**Written request**
Render the stretch from the line containing "Assess the scene" through the end of the entries as a JSON list of strings, one string per line, leaving out blank lines.

**Dataset entries**
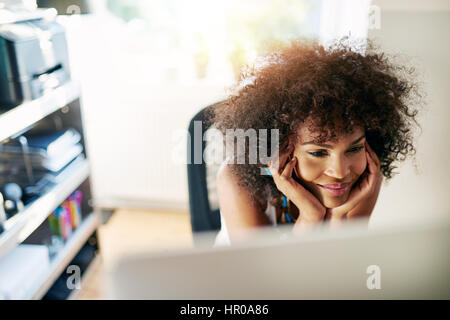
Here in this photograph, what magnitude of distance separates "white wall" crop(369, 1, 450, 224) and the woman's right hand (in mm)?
121

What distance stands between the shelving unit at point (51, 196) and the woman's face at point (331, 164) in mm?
712

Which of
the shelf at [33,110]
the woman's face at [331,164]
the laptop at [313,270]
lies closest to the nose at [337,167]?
Result: the woman's face at [331,164]

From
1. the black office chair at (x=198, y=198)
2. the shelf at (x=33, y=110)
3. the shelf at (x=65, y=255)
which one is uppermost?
the shelf at (x=33, y=110)

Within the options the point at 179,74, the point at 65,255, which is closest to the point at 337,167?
the point at 179,74

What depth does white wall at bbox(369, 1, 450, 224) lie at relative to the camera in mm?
530

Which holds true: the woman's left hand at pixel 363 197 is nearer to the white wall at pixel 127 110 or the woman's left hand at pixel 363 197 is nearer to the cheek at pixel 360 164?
the cheek at pixel 360 164

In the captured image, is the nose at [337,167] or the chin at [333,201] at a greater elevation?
the nose at [337,167]

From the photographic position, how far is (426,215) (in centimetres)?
60

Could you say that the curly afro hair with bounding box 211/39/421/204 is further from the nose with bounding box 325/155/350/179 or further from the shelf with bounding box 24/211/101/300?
the shelf with bounding box 24/211/101/300

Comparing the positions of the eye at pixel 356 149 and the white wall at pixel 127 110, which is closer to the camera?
the eye at pixel 356 149

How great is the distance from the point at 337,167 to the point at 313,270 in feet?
0.65

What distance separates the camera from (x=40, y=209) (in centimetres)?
104

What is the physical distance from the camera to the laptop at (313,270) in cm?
62

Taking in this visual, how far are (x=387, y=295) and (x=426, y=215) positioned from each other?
0.51 ft
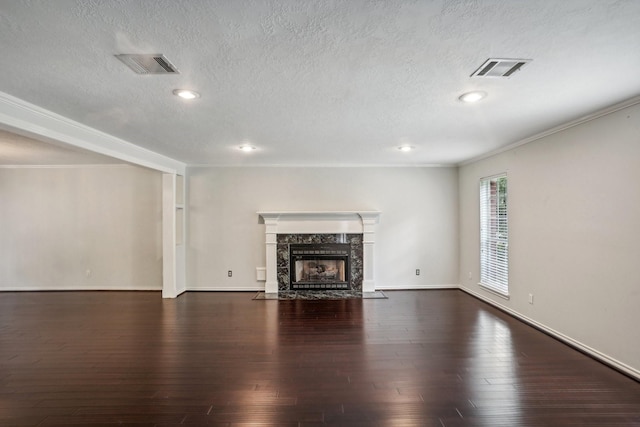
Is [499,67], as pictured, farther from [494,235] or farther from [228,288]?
[228,288]

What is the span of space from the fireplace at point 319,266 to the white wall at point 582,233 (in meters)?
2.66

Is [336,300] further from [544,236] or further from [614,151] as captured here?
[614,151]

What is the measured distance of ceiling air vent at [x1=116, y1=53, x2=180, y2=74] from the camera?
172cm

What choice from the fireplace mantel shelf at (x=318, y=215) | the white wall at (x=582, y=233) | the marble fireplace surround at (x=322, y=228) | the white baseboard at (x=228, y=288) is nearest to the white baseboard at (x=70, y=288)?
the white baseboard at (x=228, y=288)

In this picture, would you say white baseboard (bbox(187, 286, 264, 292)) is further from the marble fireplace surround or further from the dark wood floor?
the dark wood floor

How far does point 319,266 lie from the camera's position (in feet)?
18.3

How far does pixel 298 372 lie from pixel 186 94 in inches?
99.1

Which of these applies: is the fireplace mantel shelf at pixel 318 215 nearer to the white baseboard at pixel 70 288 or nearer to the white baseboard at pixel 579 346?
the white baseboard at pixel 579 346

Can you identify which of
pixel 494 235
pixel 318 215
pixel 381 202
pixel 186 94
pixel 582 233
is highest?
pixel 186 94

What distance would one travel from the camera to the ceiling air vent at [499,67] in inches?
70.3

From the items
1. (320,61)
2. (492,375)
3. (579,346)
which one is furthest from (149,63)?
(579,346)

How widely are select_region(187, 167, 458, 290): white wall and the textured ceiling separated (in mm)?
2338

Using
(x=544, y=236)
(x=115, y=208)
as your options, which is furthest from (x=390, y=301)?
(x=115, y=208)

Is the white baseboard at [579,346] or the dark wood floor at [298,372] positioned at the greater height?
the white baseboard at [579,346]
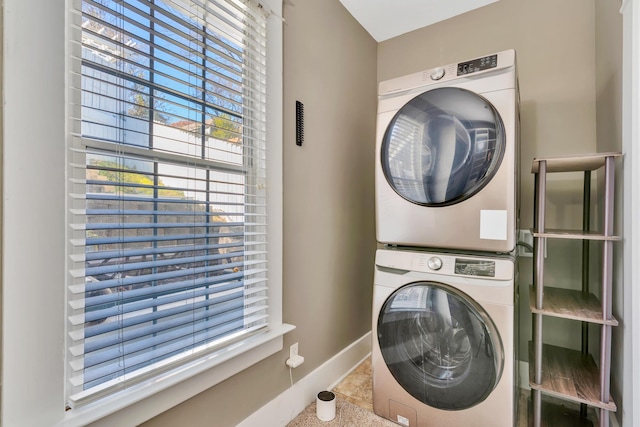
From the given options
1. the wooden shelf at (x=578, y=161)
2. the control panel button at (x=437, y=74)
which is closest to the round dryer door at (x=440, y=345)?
the wooden shelf at (x=578, y=161)

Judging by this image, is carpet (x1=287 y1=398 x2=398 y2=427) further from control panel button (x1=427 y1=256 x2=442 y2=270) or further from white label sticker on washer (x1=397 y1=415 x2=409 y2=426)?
control panel button (x1=427 y1=256 x2=442 y2=270)

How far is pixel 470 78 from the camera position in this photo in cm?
144

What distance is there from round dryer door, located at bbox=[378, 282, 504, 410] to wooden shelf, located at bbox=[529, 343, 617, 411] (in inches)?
11.0

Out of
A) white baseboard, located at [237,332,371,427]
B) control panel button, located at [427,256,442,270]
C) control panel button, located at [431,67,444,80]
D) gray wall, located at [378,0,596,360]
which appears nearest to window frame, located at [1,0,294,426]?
white baseboard, located at [237,332,371,427]

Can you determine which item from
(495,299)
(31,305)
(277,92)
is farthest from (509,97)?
(31,305)

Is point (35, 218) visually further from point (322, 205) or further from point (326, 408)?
point (326, 408)

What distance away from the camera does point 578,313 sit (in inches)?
52.5

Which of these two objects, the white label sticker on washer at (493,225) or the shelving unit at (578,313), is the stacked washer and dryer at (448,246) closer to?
the white label sticker on washer at (493,225)

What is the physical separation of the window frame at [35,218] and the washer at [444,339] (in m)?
1.19

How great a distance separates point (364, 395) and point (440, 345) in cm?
69

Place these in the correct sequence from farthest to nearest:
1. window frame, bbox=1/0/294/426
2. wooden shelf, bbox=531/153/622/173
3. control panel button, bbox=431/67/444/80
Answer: control panel button, bbox=431/67/444/80, wooden shelf, bbox=531/153/622/173, window frame, bbox=1/0/294/426

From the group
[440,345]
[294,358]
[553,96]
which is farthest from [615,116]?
[294,358]

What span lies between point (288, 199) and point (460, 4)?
179cm

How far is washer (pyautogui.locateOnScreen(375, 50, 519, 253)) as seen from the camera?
1.36 metres
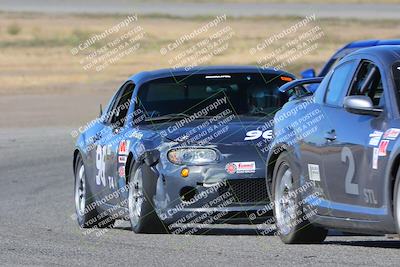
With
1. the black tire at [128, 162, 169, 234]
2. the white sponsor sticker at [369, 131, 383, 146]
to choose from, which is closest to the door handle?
the white sponsor sticker at [369, 131, 383, 146]

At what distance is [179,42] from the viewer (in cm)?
4606

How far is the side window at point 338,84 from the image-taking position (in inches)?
362

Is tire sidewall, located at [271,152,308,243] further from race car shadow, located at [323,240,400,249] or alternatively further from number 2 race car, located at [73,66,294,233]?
number 2 race car, located at [73,66,294,233]

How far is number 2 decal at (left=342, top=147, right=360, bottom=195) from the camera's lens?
28.0ft

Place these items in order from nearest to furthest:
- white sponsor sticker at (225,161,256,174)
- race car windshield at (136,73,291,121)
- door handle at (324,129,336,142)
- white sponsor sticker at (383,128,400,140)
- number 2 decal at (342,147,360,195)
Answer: white sponsor sticker at (383,128,400,140) < number 2 decal at (342,147,360,195) < door handle at (324,129,336,142) < white sponsor sticker at (225,161,256,174) < race car windshield at (136,73,291,121)

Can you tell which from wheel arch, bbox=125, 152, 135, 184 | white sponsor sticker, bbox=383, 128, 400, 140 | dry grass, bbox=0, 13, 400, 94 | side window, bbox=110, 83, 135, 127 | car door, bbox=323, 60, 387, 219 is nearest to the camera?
white sponsor sticker, bbox=383, 128, 400, 140

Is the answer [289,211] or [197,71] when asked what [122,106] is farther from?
[289,211]

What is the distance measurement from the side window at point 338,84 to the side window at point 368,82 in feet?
0.32

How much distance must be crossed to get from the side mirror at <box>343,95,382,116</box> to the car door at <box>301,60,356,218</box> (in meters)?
0.40

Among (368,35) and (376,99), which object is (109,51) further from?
(376,99)

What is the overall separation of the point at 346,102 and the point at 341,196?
2.19 feet

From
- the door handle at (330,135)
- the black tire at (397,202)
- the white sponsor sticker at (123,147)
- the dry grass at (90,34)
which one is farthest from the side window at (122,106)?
the dry grass at (90,34)

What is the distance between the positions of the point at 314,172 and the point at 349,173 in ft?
2.08

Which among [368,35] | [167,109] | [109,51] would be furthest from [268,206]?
[368,35]
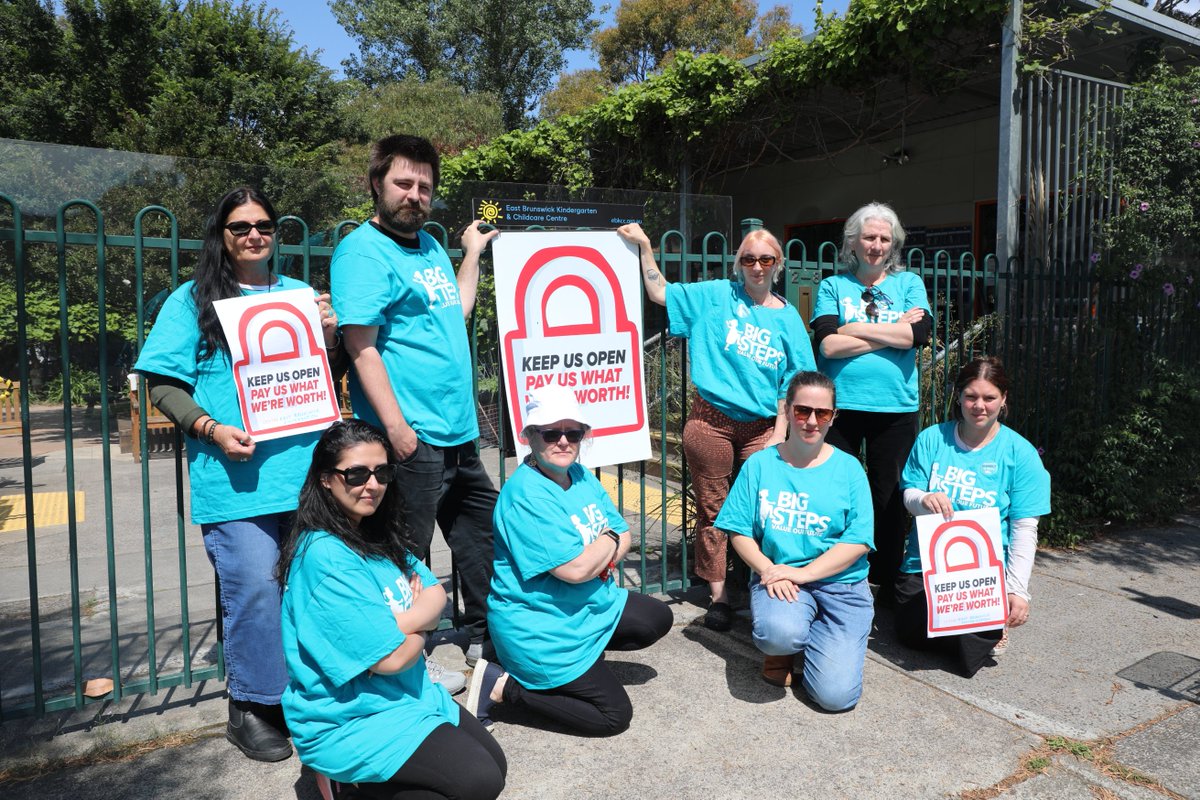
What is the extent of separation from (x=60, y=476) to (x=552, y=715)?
9.53 meters

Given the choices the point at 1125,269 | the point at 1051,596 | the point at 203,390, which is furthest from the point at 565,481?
the point at 1125,269

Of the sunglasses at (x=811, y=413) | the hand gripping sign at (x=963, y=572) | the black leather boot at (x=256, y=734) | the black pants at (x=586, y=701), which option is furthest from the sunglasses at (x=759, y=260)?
the black leather boot at (x=256, y=734)

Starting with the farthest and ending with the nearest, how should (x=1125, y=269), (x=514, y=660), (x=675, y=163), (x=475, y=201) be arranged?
(x=675, y=163)
(x=475, y=201)
(x=1125, y=269)
(x=514, y=660)

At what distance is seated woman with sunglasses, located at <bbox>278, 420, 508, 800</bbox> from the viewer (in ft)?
7.05

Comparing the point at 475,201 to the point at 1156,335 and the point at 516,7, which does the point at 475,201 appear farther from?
the point at 516,7

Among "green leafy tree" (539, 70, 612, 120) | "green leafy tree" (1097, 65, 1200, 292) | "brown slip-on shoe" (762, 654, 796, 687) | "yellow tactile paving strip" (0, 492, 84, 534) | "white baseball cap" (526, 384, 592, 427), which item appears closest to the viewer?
"white baseball cap" (526, 384, 592, 427)

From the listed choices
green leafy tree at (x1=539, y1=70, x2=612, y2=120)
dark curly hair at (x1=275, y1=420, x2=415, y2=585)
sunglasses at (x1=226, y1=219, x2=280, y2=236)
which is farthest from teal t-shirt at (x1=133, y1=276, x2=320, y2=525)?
green leafy tree at (x1=539, y1=70, x2=612, y2=120)

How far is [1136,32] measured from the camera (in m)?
7.05

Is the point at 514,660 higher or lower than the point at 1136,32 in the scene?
lower

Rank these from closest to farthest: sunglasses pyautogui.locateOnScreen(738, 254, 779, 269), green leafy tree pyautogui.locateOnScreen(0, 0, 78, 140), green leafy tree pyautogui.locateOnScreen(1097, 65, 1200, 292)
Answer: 1. sunglasses pyautogui.locateOnScreen(738, 254, 779, 269)
2. green leafy tree pyautogui.locateOnScreen(1097, 65, 1200, 292)
3. green leafy tree pyautogui.locateOnScreen(0, 0, 78, 140)

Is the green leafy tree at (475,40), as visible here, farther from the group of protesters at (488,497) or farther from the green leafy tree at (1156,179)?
the group of protesters at (488,497)

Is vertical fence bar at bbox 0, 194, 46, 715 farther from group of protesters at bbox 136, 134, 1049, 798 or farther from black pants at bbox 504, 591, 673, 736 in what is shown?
black pants at bbox 504, 591, 673, 736

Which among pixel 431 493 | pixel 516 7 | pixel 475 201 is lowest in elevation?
pixel 431 493

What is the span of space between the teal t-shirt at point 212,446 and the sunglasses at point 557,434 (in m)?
0.88
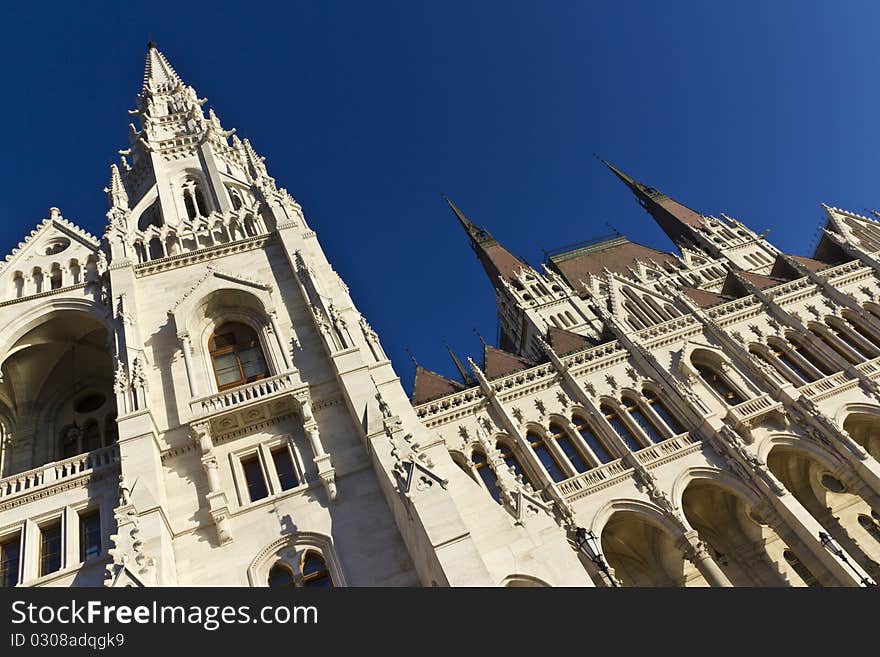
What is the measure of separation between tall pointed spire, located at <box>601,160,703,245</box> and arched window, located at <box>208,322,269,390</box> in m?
34.6

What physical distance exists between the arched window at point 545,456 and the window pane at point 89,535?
13529 millimetres

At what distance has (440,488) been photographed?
12234 mm

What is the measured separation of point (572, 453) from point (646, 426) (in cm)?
320

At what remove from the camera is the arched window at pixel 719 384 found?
76.9ft

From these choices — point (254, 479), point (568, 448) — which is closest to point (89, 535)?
point (254, 479)

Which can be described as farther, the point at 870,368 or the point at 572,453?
the point at 870,368

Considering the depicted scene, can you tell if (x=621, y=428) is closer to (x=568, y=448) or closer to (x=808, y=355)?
(x=568, y=448)

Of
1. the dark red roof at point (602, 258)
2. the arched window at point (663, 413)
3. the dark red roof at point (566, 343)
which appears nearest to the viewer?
the arched window at point (663, 413)

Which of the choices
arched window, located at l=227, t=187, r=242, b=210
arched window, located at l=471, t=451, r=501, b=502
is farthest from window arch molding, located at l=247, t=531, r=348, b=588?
arched window, located at l=227, t=187, r=242, b=210

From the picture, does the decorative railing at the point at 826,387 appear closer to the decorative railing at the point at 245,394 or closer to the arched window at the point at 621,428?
the arched window at the point at 621,428

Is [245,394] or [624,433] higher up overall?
[245,394]

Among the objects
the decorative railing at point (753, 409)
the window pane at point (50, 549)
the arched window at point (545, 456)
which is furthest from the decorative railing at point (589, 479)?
the window pane at point (50, 549)

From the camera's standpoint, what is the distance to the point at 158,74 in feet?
119

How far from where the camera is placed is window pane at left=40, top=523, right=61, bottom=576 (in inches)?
552
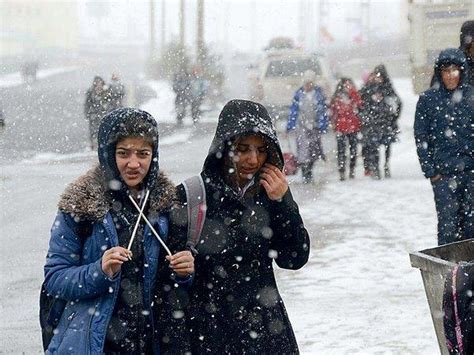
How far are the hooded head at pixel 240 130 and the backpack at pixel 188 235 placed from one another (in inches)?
3.8

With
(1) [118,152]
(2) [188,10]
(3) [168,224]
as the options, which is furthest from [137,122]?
(2) [188,10]

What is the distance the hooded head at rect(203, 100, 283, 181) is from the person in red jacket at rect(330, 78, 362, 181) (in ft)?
41.5

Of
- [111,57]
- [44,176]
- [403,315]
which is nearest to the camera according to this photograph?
[403,315]

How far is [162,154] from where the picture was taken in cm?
2159

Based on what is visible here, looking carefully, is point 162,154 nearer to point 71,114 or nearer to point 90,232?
point 71,114

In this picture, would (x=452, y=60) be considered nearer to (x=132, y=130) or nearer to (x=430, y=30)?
(x=132, y=130)

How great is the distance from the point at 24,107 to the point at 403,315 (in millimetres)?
34434

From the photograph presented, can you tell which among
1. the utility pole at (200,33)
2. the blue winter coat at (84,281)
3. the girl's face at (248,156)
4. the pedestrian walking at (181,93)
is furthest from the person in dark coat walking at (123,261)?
the utility pole at (200,33)

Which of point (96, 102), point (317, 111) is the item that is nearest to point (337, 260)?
point (317, 111)

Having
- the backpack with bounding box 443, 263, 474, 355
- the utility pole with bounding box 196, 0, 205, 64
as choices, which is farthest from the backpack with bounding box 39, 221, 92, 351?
the utility pole with bounding box 196, 0, 205, 64

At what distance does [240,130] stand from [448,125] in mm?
3717

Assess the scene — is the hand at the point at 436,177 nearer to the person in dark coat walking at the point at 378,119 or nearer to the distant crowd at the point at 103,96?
the person in dark coat walking at the point at 378,119

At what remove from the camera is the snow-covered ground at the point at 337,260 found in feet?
23.1

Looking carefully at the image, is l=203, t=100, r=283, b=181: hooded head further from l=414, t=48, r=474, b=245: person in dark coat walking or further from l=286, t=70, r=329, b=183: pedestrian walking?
l=286, t=70, r=329, b=183: pedestrian walking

**Answer for this exercise**
[
  "Assess the scene — is the hand at the point at 436,177 nearer to the person in dark coat walking at the point at 378,119 or nearer to the distant crowd at the point at 103,96?",
  "the person in dark coat walking at the point at 378,119",
  "At what remove from the camera is the snow-covered ground at the point at 337,260 found in feet?",
  "23.1",
  "Looking carefully at the image, is l=203, t=100, r=283, b=181: hooded head further from l=414, t=48, r=474, b=245: person in dark coat walking or further from l=286, t=70, r=329, b=183: pedestrian walking?",
  "l=286, t=70, r=329, b=183: pedestrian walking"
]